Inspiration durch persönliche Hindernisse
Relativ schnell kommt heraus, dass Frank einmal in einer Nervenheilanstalt behandelt wurde. Seit seinem 14. Lebensjahr trägt er diese Maske und nimmt sie niemals ab. Für Jon ist das nur der Beweis, dass man erst durch Probleme sein Potential entfalten kann. Ist natürlich ein Blödsinn, aber für Jon genug Ansporn, weiter bei der Band zu bleiben und den Hass von Clara zu ertragen (sie droht ihm öfters mit dem Erstechen). Franks Charakter scheint dafür auf die Jahrhunderte alte Weisheit aufzubauen, dass es vor allem die Musiker sind, die durch ihre Kunst mental instabil werden.

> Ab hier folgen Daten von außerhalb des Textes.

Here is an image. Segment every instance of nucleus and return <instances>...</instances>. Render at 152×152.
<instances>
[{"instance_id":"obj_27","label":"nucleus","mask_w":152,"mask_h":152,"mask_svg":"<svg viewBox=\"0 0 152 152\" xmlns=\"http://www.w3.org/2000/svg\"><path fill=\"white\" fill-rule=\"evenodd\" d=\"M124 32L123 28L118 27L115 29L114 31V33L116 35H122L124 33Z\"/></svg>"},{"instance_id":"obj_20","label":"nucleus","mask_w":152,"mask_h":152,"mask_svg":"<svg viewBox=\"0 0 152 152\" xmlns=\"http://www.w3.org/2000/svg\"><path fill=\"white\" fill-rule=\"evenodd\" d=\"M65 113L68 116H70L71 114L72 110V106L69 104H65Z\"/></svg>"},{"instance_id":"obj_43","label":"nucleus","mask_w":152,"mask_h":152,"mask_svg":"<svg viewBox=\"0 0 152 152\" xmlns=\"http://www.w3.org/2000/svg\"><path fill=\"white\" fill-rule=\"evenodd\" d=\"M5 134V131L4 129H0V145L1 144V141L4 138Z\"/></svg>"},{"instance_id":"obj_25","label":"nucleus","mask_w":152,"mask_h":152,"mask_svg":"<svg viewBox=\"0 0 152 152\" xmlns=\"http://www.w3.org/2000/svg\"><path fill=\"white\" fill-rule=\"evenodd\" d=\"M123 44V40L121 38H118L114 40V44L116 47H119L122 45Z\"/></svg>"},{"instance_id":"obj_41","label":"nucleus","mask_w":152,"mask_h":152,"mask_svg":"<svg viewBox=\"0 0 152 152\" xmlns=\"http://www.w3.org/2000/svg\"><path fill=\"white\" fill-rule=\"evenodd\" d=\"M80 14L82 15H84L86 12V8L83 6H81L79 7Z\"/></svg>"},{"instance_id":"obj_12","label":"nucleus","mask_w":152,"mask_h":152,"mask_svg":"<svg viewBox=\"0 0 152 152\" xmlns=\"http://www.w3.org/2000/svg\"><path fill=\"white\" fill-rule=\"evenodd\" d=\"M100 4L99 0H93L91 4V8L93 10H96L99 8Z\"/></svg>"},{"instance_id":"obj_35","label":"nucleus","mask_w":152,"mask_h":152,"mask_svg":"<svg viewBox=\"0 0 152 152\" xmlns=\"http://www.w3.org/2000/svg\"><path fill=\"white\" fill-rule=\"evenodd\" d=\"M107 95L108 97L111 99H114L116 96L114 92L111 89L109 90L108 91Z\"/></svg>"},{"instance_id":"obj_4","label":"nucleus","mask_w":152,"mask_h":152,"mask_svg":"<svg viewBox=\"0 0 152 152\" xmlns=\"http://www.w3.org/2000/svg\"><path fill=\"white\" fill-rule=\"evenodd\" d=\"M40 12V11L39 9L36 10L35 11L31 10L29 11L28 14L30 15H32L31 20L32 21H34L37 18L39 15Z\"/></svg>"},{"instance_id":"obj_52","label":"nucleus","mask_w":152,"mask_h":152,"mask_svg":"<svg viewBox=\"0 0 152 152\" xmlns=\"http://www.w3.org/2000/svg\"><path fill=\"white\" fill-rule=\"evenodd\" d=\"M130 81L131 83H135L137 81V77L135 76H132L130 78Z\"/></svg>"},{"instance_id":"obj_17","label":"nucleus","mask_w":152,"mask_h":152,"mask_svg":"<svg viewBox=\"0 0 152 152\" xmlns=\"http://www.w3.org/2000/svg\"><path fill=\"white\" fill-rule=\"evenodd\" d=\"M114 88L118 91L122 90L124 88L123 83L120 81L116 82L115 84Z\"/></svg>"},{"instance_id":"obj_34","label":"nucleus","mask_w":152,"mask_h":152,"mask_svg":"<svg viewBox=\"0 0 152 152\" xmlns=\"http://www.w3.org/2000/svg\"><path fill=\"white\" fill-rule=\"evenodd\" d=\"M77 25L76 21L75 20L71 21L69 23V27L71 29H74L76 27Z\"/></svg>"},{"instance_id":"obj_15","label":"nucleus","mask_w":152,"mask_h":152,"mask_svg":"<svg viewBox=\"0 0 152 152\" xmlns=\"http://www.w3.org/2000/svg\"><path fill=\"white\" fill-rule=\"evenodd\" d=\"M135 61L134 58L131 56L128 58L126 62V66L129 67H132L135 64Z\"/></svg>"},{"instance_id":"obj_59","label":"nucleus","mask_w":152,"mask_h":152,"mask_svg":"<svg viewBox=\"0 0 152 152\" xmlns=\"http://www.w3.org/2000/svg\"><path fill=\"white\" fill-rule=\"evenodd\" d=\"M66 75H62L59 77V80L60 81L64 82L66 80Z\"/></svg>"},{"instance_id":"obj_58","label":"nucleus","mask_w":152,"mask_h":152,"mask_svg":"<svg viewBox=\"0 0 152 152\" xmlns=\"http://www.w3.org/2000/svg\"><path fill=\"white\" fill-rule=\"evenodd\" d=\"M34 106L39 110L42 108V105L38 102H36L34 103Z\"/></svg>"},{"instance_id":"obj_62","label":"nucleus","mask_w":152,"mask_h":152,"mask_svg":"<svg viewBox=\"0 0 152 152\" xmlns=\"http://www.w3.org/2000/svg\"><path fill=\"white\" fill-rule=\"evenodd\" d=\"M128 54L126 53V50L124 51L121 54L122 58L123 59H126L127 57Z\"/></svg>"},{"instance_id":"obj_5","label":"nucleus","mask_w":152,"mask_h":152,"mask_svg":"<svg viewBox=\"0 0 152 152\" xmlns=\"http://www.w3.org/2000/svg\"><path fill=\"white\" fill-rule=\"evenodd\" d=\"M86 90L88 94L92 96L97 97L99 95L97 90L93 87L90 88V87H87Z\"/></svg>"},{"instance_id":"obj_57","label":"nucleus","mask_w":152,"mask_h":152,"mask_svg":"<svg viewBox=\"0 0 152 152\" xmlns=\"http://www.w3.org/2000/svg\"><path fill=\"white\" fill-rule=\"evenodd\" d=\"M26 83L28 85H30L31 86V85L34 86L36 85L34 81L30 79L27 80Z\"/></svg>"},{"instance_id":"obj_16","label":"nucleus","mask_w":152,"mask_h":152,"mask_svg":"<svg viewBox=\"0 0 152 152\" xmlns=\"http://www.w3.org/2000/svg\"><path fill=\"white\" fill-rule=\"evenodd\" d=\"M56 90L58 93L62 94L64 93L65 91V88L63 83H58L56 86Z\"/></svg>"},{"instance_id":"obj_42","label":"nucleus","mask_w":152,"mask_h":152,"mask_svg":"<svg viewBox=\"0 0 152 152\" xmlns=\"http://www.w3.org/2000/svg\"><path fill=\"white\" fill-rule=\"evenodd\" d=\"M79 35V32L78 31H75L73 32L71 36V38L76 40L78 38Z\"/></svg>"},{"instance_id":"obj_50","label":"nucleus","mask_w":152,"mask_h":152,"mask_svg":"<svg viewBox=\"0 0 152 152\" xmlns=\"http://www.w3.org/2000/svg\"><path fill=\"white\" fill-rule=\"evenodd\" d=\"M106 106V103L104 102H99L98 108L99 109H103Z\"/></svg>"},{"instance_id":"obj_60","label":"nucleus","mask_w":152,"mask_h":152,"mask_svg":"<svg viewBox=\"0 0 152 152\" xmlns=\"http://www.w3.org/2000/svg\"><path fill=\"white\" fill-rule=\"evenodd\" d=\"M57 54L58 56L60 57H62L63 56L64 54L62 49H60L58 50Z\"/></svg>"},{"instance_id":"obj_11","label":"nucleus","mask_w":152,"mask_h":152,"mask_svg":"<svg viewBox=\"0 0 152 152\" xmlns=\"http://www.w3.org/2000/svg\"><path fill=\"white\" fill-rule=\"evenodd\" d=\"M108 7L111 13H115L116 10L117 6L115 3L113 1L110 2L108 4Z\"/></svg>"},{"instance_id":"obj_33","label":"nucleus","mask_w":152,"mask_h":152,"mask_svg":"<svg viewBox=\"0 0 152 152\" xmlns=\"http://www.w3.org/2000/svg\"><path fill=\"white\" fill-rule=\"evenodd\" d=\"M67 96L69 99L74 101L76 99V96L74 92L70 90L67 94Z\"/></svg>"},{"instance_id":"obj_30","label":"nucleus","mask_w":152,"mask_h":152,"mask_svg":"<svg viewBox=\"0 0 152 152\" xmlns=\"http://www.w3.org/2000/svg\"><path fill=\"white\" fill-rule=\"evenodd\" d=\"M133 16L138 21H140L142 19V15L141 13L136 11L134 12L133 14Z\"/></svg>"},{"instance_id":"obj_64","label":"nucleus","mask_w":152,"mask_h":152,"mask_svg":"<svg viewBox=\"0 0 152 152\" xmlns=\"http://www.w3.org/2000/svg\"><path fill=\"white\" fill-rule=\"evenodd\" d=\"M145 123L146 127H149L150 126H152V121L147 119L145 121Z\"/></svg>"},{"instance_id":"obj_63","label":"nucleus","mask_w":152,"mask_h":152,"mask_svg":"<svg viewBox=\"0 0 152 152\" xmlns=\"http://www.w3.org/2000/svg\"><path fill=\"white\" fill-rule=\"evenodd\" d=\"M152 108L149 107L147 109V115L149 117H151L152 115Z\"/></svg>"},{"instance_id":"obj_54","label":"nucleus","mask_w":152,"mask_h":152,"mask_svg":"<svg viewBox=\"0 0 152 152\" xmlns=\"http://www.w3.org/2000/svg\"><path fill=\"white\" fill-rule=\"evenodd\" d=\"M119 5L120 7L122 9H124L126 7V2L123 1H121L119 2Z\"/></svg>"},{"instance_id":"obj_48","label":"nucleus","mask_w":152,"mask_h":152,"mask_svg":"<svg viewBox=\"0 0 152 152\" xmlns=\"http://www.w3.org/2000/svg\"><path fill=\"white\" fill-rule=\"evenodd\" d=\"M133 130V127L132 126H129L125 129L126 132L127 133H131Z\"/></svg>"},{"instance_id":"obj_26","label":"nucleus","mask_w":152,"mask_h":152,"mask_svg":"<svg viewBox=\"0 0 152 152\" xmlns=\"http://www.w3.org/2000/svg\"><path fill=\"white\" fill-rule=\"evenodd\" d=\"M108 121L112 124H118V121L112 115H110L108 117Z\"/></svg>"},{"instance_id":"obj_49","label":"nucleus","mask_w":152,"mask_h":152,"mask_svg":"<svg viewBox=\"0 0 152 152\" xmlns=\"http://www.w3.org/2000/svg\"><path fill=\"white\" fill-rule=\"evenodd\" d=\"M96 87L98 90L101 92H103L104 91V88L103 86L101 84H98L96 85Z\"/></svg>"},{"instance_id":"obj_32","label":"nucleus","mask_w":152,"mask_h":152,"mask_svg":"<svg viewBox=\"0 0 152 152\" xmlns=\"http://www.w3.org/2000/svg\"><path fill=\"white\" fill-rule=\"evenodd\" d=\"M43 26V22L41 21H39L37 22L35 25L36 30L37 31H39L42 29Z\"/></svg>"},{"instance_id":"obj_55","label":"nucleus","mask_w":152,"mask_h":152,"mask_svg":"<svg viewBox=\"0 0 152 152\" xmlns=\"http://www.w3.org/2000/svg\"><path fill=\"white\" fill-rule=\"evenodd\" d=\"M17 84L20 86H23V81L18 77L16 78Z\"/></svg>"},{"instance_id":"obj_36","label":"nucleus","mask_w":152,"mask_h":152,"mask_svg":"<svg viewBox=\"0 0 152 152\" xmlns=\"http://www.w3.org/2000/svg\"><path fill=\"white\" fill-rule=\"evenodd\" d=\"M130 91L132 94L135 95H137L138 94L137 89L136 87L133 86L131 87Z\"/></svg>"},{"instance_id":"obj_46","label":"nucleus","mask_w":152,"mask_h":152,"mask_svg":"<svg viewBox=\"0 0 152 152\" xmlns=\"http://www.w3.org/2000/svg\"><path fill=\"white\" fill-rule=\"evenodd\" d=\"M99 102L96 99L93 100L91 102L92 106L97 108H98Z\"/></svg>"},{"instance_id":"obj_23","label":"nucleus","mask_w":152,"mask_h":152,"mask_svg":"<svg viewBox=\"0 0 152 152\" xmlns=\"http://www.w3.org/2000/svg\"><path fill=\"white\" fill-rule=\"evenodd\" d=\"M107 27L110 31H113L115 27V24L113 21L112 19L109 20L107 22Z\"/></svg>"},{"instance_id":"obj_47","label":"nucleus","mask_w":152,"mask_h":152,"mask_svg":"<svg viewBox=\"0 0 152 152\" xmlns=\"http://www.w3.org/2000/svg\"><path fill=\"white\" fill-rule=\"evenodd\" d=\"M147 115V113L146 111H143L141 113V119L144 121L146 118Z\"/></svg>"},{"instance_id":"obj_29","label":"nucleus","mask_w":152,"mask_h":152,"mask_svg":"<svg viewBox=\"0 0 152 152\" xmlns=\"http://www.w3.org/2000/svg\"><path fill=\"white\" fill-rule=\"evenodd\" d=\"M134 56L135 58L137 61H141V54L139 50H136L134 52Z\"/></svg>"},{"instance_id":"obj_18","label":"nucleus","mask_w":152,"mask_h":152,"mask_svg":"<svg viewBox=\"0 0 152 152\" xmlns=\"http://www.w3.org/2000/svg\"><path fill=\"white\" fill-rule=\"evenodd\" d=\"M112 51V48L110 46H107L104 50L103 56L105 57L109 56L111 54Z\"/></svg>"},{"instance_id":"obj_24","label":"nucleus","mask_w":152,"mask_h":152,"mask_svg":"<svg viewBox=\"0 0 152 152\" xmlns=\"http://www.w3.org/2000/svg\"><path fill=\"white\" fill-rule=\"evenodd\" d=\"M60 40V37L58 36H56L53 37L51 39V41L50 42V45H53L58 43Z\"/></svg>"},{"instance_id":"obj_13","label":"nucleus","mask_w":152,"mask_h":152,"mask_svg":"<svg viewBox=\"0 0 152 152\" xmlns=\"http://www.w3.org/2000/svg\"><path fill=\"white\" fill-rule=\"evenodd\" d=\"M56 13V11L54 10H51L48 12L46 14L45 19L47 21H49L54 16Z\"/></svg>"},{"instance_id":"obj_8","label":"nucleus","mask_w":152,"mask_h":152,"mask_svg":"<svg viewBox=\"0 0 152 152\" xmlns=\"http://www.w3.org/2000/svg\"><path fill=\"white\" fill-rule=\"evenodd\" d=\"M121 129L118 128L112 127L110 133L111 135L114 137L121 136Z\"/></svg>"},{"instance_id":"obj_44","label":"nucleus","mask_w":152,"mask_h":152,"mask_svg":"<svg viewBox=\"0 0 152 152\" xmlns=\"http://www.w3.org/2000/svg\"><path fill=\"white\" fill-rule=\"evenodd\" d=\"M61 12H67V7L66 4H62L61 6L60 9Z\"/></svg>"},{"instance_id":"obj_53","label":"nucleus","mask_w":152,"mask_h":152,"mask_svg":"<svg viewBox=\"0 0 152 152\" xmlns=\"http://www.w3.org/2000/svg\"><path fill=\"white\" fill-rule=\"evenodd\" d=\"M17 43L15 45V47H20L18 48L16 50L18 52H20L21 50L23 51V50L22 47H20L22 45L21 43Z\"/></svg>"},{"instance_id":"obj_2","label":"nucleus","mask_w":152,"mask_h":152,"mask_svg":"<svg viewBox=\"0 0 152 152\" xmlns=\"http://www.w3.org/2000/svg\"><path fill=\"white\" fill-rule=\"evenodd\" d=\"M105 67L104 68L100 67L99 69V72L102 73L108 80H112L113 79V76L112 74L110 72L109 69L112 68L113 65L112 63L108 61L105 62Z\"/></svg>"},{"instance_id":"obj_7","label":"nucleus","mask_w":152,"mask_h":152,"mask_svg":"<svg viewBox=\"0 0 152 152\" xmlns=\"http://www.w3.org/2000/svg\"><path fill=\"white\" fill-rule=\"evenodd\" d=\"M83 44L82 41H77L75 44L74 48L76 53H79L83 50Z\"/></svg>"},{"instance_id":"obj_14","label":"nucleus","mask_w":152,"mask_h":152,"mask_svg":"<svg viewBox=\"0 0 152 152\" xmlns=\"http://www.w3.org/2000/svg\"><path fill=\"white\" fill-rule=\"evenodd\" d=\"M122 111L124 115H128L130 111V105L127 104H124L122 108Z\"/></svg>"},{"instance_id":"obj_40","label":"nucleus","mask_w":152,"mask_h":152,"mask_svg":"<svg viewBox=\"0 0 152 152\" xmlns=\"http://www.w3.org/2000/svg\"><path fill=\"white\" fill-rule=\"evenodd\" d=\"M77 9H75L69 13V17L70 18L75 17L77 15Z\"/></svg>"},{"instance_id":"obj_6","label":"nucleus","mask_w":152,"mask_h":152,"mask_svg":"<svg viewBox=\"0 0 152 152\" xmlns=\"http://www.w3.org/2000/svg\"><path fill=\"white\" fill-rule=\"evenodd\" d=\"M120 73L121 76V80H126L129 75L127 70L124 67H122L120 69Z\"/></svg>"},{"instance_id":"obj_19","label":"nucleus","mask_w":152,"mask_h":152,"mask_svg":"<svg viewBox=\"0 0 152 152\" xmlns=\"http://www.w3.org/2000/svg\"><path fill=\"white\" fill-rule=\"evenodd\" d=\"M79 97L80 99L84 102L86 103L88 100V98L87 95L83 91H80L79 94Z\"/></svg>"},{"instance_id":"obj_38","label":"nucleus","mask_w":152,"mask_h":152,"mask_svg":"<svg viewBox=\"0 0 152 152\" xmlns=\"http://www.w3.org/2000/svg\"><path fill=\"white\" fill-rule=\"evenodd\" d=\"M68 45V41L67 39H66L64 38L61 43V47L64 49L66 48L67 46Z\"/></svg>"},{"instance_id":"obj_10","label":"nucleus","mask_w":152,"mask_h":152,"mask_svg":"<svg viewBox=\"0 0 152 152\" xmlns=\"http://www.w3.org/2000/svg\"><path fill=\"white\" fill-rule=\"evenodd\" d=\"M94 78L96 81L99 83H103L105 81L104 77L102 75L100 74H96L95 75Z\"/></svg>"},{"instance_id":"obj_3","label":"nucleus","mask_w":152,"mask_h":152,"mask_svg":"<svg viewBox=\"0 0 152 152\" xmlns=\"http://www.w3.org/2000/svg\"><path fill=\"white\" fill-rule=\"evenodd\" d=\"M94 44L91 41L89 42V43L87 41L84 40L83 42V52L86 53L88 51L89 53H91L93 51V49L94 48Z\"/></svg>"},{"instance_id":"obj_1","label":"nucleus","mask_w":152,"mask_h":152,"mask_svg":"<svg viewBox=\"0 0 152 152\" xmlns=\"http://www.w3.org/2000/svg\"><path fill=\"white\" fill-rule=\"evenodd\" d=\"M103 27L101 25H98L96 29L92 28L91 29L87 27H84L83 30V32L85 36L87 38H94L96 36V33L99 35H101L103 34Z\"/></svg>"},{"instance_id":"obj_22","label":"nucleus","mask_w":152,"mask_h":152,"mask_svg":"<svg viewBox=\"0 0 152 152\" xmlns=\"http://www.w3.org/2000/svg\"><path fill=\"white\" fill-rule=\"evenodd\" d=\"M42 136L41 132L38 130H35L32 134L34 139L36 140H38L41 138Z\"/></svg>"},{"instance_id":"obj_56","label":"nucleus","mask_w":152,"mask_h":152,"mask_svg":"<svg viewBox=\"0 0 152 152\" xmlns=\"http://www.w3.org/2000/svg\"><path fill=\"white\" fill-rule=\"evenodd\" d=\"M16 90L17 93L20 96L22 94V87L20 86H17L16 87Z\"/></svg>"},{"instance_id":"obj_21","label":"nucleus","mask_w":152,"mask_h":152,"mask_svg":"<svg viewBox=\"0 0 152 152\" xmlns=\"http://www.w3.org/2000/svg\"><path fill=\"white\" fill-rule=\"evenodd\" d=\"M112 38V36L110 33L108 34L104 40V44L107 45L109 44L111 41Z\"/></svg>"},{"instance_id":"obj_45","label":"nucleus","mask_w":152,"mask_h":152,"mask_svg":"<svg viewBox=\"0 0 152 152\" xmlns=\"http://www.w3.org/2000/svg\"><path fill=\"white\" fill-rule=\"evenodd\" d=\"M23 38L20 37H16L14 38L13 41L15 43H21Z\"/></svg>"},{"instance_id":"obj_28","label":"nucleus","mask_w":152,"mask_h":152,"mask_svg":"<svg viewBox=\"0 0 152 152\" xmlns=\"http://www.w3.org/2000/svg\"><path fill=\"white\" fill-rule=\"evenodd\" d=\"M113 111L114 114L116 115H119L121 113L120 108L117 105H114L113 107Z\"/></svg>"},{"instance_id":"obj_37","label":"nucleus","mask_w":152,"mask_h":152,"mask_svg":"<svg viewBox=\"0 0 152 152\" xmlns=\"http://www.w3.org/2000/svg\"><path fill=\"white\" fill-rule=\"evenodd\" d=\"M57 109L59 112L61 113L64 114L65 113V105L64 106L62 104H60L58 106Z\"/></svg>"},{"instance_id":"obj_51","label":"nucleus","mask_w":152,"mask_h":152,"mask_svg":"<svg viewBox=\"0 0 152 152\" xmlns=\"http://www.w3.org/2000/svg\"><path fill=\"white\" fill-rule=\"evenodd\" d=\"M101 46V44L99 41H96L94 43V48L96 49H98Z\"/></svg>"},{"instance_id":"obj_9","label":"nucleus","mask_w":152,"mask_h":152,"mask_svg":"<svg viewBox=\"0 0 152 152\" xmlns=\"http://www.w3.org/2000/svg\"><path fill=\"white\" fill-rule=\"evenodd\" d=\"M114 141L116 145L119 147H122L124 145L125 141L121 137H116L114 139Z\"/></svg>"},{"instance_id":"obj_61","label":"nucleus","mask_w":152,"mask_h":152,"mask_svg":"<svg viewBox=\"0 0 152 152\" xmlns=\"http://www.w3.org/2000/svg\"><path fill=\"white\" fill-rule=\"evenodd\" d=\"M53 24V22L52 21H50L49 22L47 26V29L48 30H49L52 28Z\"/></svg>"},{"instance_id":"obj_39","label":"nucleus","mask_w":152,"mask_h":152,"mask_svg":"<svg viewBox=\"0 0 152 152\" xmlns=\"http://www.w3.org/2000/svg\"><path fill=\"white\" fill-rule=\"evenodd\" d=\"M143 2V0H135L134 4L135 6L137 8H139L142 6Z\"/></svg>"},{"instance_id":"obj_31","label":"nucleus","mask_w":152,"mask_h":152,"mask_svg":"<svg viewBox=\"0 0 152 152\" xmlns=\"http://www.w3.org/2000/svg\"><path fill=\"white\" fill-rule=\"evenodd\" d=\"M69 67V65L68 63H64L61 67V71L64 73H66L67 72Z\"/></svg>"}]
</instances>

Einer der Drehbuchautoren, Jon Ronson (Männer die auf Ziegen starren) war selbst Keyboarder bei Frank Sidebottom und hat seine Erlebnisse auch in einem Zeitungsartikel niedergeschrieben. Das war dann die Inspiration für das Drehbuch, bei dem Peter Straughan (Tinker, Tailor, Soldier, Spy) mitgeschrieben hat. Sein “Lokalaugenschein” wurde teils 1 zu 1 in Frank eingearbeitet, das erklärt auch etwas, wieso Jon Ronson mit seinem Film-Alter-Ego so hart ins Gericht geht.
Michael Fassbender spielt Frank natürlich gewohnt stark, doch seine Leistung muss dennoch herausgehoben werden, da er ganz ohne Mimik auskommen muss und stattdessen alles mit Körpersprache porträtieren kann. Er selbst spricht von einer Erleichterung hinter einer Maske verschwinden zu dürfen, auch wenn er nicht geradeaus schauen, sondern immer nur peripher aus der Maske linsen konnte. Auch Maggie Gyllenhaal spielt ihre emotionslose Musikerin Clara mit Brillanz und darf sich in ein paar der besten Szenen beweisen.
Weird & Quirky
Der Film scheint sich über seine Andersartigkeit zu definieren, die einjährige Albumaufnahme wird zum Highlight. Die gespielte Musik wurde von den Schauspielern auf der Bühne selbst improvisiert, der Sound ist dementsprechend “unkonventionell”. Umso unbefriedigender ist es, dass der Film dann im dritten Viertel an Energie verliert und zu klassisch wird. So wie Jon die ganze Zeit daran arbeitet, die Musik der Band publikumsfreundlicher zu machen, so scheint der Film im letzten Drittel das gleiche zu versuchen. Der Versuch geht allerdings ein bisserl schief und der Frank bekommt ungewöhnliche Längen, die er zuvor nicht hatte. Aus Die Antwoord wird Lady Gaga, aus wirklich schräg und komisch wird ein gespielt schräges Marketingkonzept und das ist einfach zu schade. Das konstante Schmunzeln weicht dem Blick auf die Uhr, zu absehbar und konventionell gestaltet sich der Schluss.
Moviequation
Fazit (Patrick):
Film: Frank
Rating: Empfehlenswert
Mit Frank kreiert der Regisseur Lenny Abrahamson ein skurril schräges Bild eines verletzlichen Musikers, dessen wahres Gesicht aus Pappmaché besteht und von Domhnall Gleesons Jon ausgenutzt zu werden scheint. Leider kann Frank die Energie nicht über die Zeit bringen und wird gegen Ende zu einer stinknormalen Tragikomödie, die sich eigentlich mehr verdient hätte.